[Supplied text — start]

# Power Consumption



## 3colors

I know it may not matter to many but I am curious as to what the power consumption of the 922 is in indle/standby state and while it's in full use.

Anyone have a kill-a-watt device?
What are the stated power consumption specs? I can't seem to find them online.


----------



## TulsaOK

I have a kill-a-watt device. Get me a 922 and I'll check it for you.


----------



## MrC

I just plugged one in... back with you shortly.


----------



## Stewart Vernon

I'll be surprised if it is much different than what the 722K has been reported to draw... since they are pretty similar hardware. Maybe slightly more if the Sling stuff still draws power when not being used.


----------



## MrC

Here is 20 minutes in Standby, and 20 minutes viewing TV.

[Supplied text — finish]
[Given information — start]

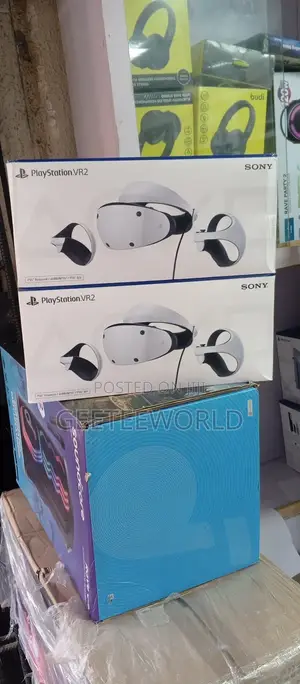 Playstation Vr2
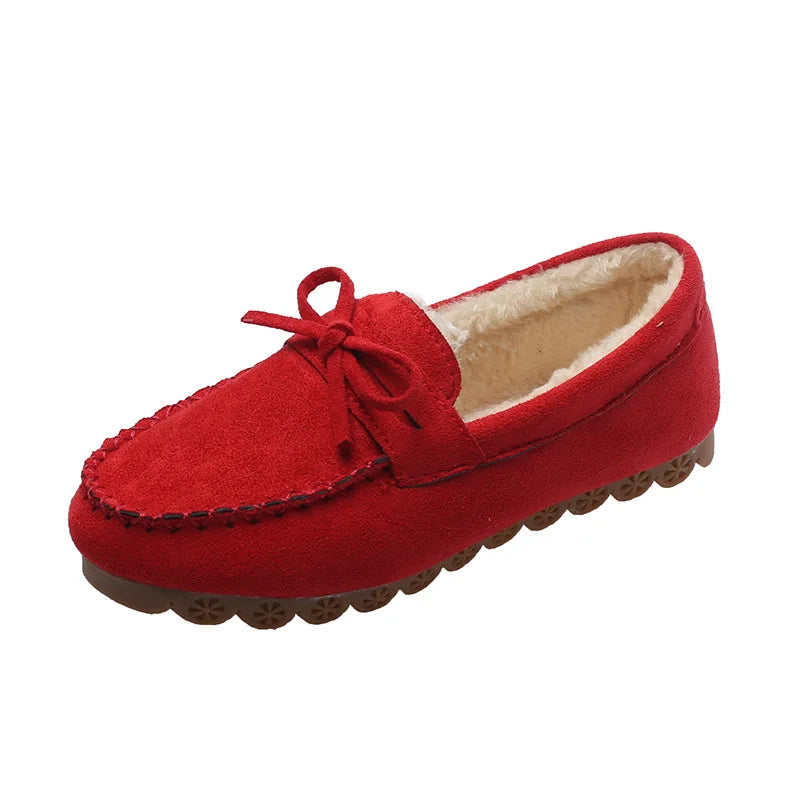 Durable and Supportive Orthopedic Loafers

[Given information — finish]

#### Task instructions:
a) Output verbatim the section of the 922 power thread that starts with the words containing "## Stewart Vernon" and ends with "not being used.".
b) Extend the 922 power consumption thread beyond its final post.
The material plays no part in what follows.

#### Per-task outputs:
a)
## Stewart Vernon

I'll be surprised if it is much different than what the 722K has been reported to draw... since they are pretty similar hardware. Maybe slightly more if the Sling stuff still draws power when not being used.

b)
----------



## 3colors

Thank you for taking the time to do this, I appreciate it.

Looks like about an average of 45W (idle and use).

It seems like a nice DVR but I don't really need the Sling capability and it's $200.
Decisions, decisions. I'm going to be a new Dish subscriber so I was looking at the 722K (w/OTA module) and the new 922.

Thank you again MrC for taking the time to check.


----------



## MrC

You're welcome.

I calculate about 40.5 watts avg. Standby (including power on spike) and 44.6 watts avg. when On. I'll post the table if requested.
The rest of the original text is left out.